> Texte fourni
┏━━

Si une personne désire faire un procès à une autre, c'est judiciaire. Plus précisément, cela relève de ce que l'on appelle le « civil ». Si la société entière (façon de parler(3)) souhaite faire un procès à une personne, c'est judiciaire. Plus précisément, cela relève de ce que l'on appelle le « pénal ». Mais si sont visées l'État ou l'une de ses collectivités territoriales, c'est administratif.

Peut-être ceci permet-il de comprendre la bataille autour de l'étiquette portée par le juge dans le projet Renseignement : ses défenseurs avancent que les juridictions sont respectées, car c'est devant un juge administratif qu'arriveraient les éventuelles plaintes pour abus. Il est en effet exact que ces plaintes relèveront de l'ordre administratif.

Mais le cadre dans lequel ces abus seront commis(4) est celui de la surveillance des individus. Et la surveillance prive l'individu surveillé de ce qui est défini comme un droit fondamental, son droit à la vie privée. Ce qui ne relève nullement de l'administratif, mais bien du judiciaire.

C'est donc à ce titre qu'un juge judiciaire doit être impliqué dans la procédure pour que celle-ci puisse être conforme à l'État de droit(5), quoi qu'ils en disent. Mais revenons à nos moutons.

Le monde judiciaire s'organise autour des tribunaux d'instance. Si le résultat d'un procès ne satisfait pas l'une des parties en présence, celle-ci a la possibilité de faire appel(6). La cour d'appel juge alors une nouvelle fois l'affaire(7), et peut décider d'un résultat différent de celui de la première instance.

┗━━

> Données fournies
┏━━

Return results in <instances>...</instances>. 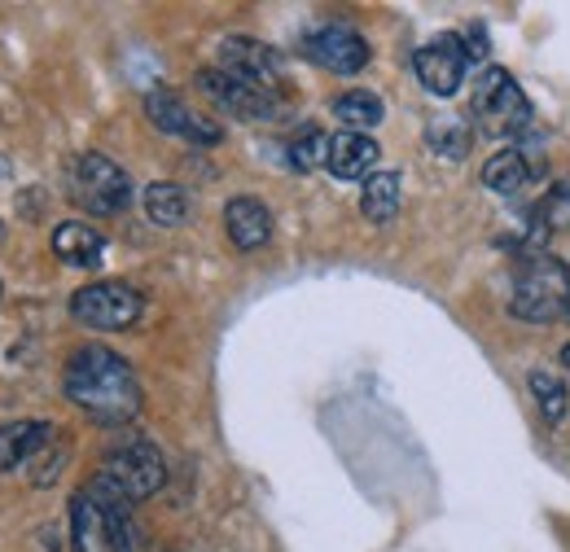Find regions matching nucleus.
Wrapping results in <instances>:
<instances>
[{
	"mask_svg": "<svg viewBox=\"0 0 570 552\" xmlns=\"http://www.w3.org/2000/svg\"><path fill=\"white\" fill-rule=\"evenodd\" d=\"M62 391L79 413H88L101 425H128L141 413V382H137L132 364L110 346H79L67 359Z\"/></svg>",
	"mask_w": 570,
	"mask_h": 552,
	"instance_id": "nucleus-1",
	"label": "nucleus"
},
{
	"mask_svg": "<svg viewBox=\"0 0 570 552\" xmlns=\"http://www.w3.org/2000/svg\"><path fill=\"white\" fill-rule=\"evenodd\" d=\"M509 312L527 325H549L562 321L570 312V268L558 255H531L522 259L513 294H509Z\"/></svg>",
	"mask_w": 570,
	"mask_h": 552,
	"instance_id": "nucleus-2",
	"label": "nucleus"
},
{
	"mask_svg": "<svg viewBox=\"0 0 570 552\" xmlns=\"http://www.w3.org/2000/svg\"><path fill=\"white\" fill-rule=\"evenodd\" d=\"M167 479V465H163V452L141 438V434H124L106 456H101V470H97V483H106L110 491H119L124 500H149Z\"/></svg>",
	"mask_w": 570,
	"mask_h": 552,
	"instance_id": "nucleus-3",
	"label": "nucleus"
},
{
	"mask_svg": "<svg viewBox=\"0 0 570 552\" xmlns=\"http://www.w3.org/2000/svg\"><path fill=\"white\" fill-rule=\"evenodd\" d=\"M145 298L137 285L128 280H92L71 294V316L83 329H101V334H119L132 329L141 321Z\"/></svg>",
	"mask_w": 570,
	"mask_h": 552,
	"instance_id": "nucleus-4",
	"label": "nucleus"
},
{
	"mask_svg": "<svg viewBox=\"0 0 570 552\" xmlns=\"http://www.w3.org/2000/svg\"><path fill=\"white\" fill-rule=\"evenodd\" d=\"M474 119L488 137H513L531 124V101L504 67H488L474 83Z\"/></svg>",
	"mask_w": 570,
	"mask_h": 552,
	"instance_id": "nucleus-5",
	"label": "nucleus"
},
{
	"mask_svg": "<svg viewBox=\"0 0 570 552\" xmlns=\"http://www.w3.org/2000/svg\"><path fill=\"white\" fill-rule=\"evenodd\" d=\"M71 198L88 215H124L132 207V176L106 154H79L71 171Z\"/></svg>",
	"mask_w": 570,
	"mask_h": 552,
	"instance_id": "nucleus-6",
	"label": "nucleus"
},
{
	"mask_svg": "<svg viewBox=\"0 0 570 552\" xmlns=\"http://www.w3.org/2000/svg\"><path fill=\"white\" fill-rule=\"evenodd\" d=\"M198 88H203L207 101H215L219 110H228L233 119H246V124H264V119L282 115L277 92H264V88H255V83H246V79H237V75L219 67L198 70Z\"/></svg>",
	"mask_w": 570,
	"mask_h": 552,
	"instance_id": "nucleus-7",
	"label": "nucleus"
},
{
	"mask_svg": "<svg viewBox=\"0 0 570 552\" xmlns=\"http://www.w3.org/2000/svg\"><path fill=\"white\" fill-rule=\"evenodd\" d=\"M303 58L316 62L330 75H360L368 67V40L360 36L356 27H343V22H330V27H316L303 36Z\"/></svg>",
	"mask_w": 570,
	"mask_h": 552,
	"instance_id": "nucleus-8",
	"label": "nucleus"
},
{
	"mask_svg": "<svg viewBox=\"0 0 570 552\" xmlns=\"http://www.w3.org/2000/svg\"><path fill=\"white\" fill-rule=\"evenodd\" d=\"M413 70L422 79V88L434 97H452L461 83H465V70H470V49L461 36H434L430 45H422L413 53Z\"/></svg>",
	"mask_w": 570,
	"mask_h": 552,
	"instance_id": "nucleus-9",
	"label": "nucleus"
},
{
	"mask_svg": "<svg viewBox=\"0 0 570 552\" xmlns=\"http://www.w3.org/2000/svg\"><path fill=\"white\" fill-rule=\"evenodd\" d=\"M219 70H228V75H237V79H246V83H255V88H264V92H277V83H282V75H285V62H282V53L268 49L264 40L228 36V40H219Z\"/></svg>",
	"mask_w": 570,
	"mask_h": 552,
	"instance_id": "nucleus-10",
	"label": "nucleus"
},
{
	"mask_svg": "<svg viewBox=\"0 0 570 552\" xmlns=\"http://www.w3.org/2000/svg\"><path fill=\"white\" fill-rule=\"evenodd\" d=\"M145 115H149V124L158 128V132H167V137H180V140H194V145H219L224 140V128L207 119V115H194L171 88H154L149 97H145Z\"/></svg>",
	"mask_w": 570,
	"mask_h": 552,
	"instance_id": "nucleus-11",
	"label": "nucleus"
},
{
	"mask_svg": "<svg viewBox=\"0 0 570 552\" xmlns=\"http://www.w3.org/2000/svg\"><path fill=\"white\" fill-rule=\"evenodd\" d=\"M53 438H58V425H49V421H13V425H0V474L27 470Z\"/></svg>",
	"mask_w": 570,
	"mask_h": 552,
	"instance_id": "nucleus-12",
	"label": "nucleus"
},
{
	"mask_svg": "<svg viewBox=\"0 0 570 552\" xmlns=\"http://www.w3.org/2000/svg\"><path fill=\"white\" fill-rule=\"evenodd\" d=\"M224 233H228V241L237 250L250 255V250L268 246V237H273V210L264 207L259 198H233L224 207Z\"/></svg>",
	"mask_w": 570,
	"mask_h": 552,
	"instance_id": "nucleus-13",
	"label": "nucleus"
},
{
	"mask_svg": "<svg viewBox=\"0 0 570 552\" xmlns=\"http://www.w3.org/2000/svg\"><path fill=\"white\" fill-rule=\"evenodd\" d=\"M377 140L364 137V132H338V137H330V158H325V167H330V176H338V180H368L373 176V167H377Z\"/></svg>",
	"mask_w": 570,
	"mask_h": 552,
	"instance_id": "nucleus-14",
	"label": "nucleus"
},
{
	"mask_svg": "<svg viewBox=\"0 0 570 552\" xmlns=\"http://www.w3.org/2000/svg\"><path fill=\"white\" fill-rule=\"evenodd\" d=\"M53 255L71 268H97L106 255V237L83 219H67L53 228Z\"/></svg>",
	"mask_w": 570,
	"mask_h": 552,
	"instance_id": "nucleus-15",
	"label": "nucleus"
},
{
	"mask_svg": "<svg viewBox=\"0 0 570 552\" xmlns=\"http://www.w3.org/2000/svg\"><path fill=\"white\" fill-rule=\"evenodd\" d=\"M71 531H75V552H115L110 549V522L101 513V504L92 500V491H75L71 500Z\"/></svg>",
	"mask_w": 570,
	"mask_h": 552,
	"instance_id": "nucleus-16",
	"label": "nucleus"
},
{
	"mask_svg": "<svg viewBox=\"0 0 570 552\" xmlns=\"http://www.w3.org/2000/svg\"><path fill=\"white\" fill-rule=\"evenodd\" d=\"M400 203H404V180H400V171H373L368 180H364V194H360V215L368 219V224H391L395 215H400Z\"/></svg>",
	"mask_w": 570,
	"mask_h": 552,
	"instance_id": "nucleus-17",
	"label": "nucleus"
},
{
	"mask_svg": "<svg viewBox=\"0 0 570 552\" xmlns=\"http://www.w3.org/2000/svg\"><path fill=\"white\" fill-rule=\"evenodd\" d=\"M483 185L497 194V198H518L527 185H531V162L522 149H500L483 162Z\"/></svg>",
	"mask_w": 570,
	"mask_h": 552,
	"instance_id": "nucleus-18",
	"label": "nucleus"
},
{
	"mask_svg": "<svg viewBox=\"0 0 570 552\" xmlns=\"http://www.w3.org/2000/svg\"><path fill=\"white\" fill-rule=\"evenodd\" d=\"M145 215L158 228H180L189 219V194L171 180H154V185H145Z\"/></svg>",
	"mask_w": 570,
	"mask_h": 552,
	"instance_id": "nucleus-19",
	"label": "nucleus"
},
{
	"mask_svg": "<svg viewBox=\"0 0 570 552\" xmlns=\"http://www.w3.org/2000/svg\"><path fill=\"white\" fill-rule=\"evenodd\" d=\"M382 115H386V106H382V97L377 92H364V88H352V92H343L338 101H334V119L347 128V132H373L377 124H382Z\"/></svg>",
	"mask_w": 570,
	"mask_h": 552,
	"instance_id": "nucleus-20",
	"label": "nucleus"
},
{
	"mask_svg": "<svg viewBox=\"0 0 570 552\" xmlns=\"http://www.w3.org/2000/svg\"><path fill=\"white\" fill-rule=\"evenodd\" d=\"M527 386H531V395H535V404H540V413L549 425H562L570 413V391L567 382L558 377V373H549V368H535L531 377H527Z\"/></svg>",
	"mask_w": 570,
	"mask_h": 552,
	"instance_id": "nucleus-21",
	"label": "nucleus"
},
{
	"mask_svg": "<svg viewBox=\"0 0 570 552\" xmlns=\"http://www.w3.org/2000/svg\"><path fill=\"white\" fill-rule=\"evenodd\" d=\"M470 140H474V132H470V124H465V119L443 115V119H430L426 124V145L434 149V154L452 158V162L470 154Z\"/></svg>",
	"mask_w": 570,
	"mask_h": 552,
	"instance_id": "nucleus-22",
	"label": "nucleus"
},
{
	"mask_svg": "<svg viewBox=\"0 0 570 552\" xmlns=\"http://www.w3.org/2000/svg\"><path fill=\"white\" fill-rule=\"evenodd\" d=\"M531 224L535 233H570V180L540 198V207L531 210Z\"/></svg>",
	"mask_w": 570,
	"mask_h": 552,
	"instance_id": "nucleus-23",
	"label": "nucleus"
},
{
	"mask_svg": "<svg viewBox=\"0 0 570 552\" xmlns=\"http://www.w3.org/2000/svg\"><path fill=\"white\" fill-rule=\"evenodd\" d=\"M325 158H330V137L316 132V128H307L289 145V167L294 171H316V167H325Z\"/></svg>",
	"mask_w": 570,
	"mask_h": 552,
	"instance_id": "nucleus-24",
	"label": "nucleus"
},
{
	"mask_svg": "<svg viewBox=\"0 0 570 552\" xmlns=\"http://www.w3.org/2000/svg\"><path fill=\"white\" fill-rule=\"evenodd\" d=\"M562 364H567V368H570V343L562 346Z\"/></svg>",
	"mask_w": 570,
	"mask_h": 552,
	"instance_id": "nucleus-25",
	"label": "nucleus"
},
{
	"mask_svg": "<svg viewBox=\"0 0 570 552\" xmlns=\"http://www.w3.org/2000/svg\"><path fill=\"white\" fill-rule=\"evenodd\" d=\"M0 237H4V224H0Z\"/></svg>",
	"mask_w": 570,
	"mask_h": 552,
	"instance_id": "nucleus-26",
	"label": "nucleus"
},
{
	"mask_svg": "<svg viewBox=\"0 0 570 552\" xmlns=\"http://www.w3.org/2000/svg\"><path fill=\"white\" fill-rule=\"evenodd\" d=\"M567 321H570V312H567Z\"/></svg>",
	"mask_w": 570,
	"mask_h": 552,
	"instance_id": "nucleus-27",
	"label": "nucleus"
}]
</instances>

┗━━

> Consignes
1/ Recopiez mot pour mot le texte sur les ordres judiciaire et administratif, en commençant à « C'est donc à » et en terminant à « à nos moutons. ».
2/ Rédigez la suite du texte sur les ordres judiciaire et administratif, à partir de sa dernière phrase.
Les entrées n'ont aucun rôle dans ce travail.

> Réponses attendues
1/
C'est donc à ce titre qu'un juge judiciaire doit être impliqué dans la procédure pour que celle-ci puisse être conforme à l'État de droit(5), quoi qu'ils en disent. Mais revenons à nos moutons.

2/
Une fois cet appel passé, l'une des parties, toujours pas satisfaite, semble-t-il, peut décider de se pourvoir en cassation. Cette expression étrange signifie que l'on peut porter l'affaire devant une autre cour de justice, d'un tout autre niveau : la Cour de cassation.

Celle-ci ne juge pas l'affaire elle-même. Les plaignants ne sont d'ailleurs même pas invités à s'y exprimer – on préfère laisser ce soin à leurs avocats. La question à laquelle s'intéresse la Cour de cassation est celle de savoir si le droit appliqué lors du procès précédent était bien le droit censé s'appliquer en l'espèce, et s'il a été appliqué de la bonne façon(8).

Si la Cour juge que le droit a été mal appliqué, le jugement est cassé, et l'affaire est renvoyée en cours d'appel (du moins, une autre que la précédente).

Le principe est grosso-modo le même en droit administratif ; à ceci près que les tribunaux y sont administratifs plutôt que d'instance, et que le rôle de la Cour de cassation est tenu par la section des contentieux du Conseil d'État(9) (par la suite, je dirai parfois simplement « le Conseil », par métonymie). Cette section des contentieux est donc, comme la Cour de cassation, en France, l'une des trois cours suprêmes, plus hautes références en matière de droit.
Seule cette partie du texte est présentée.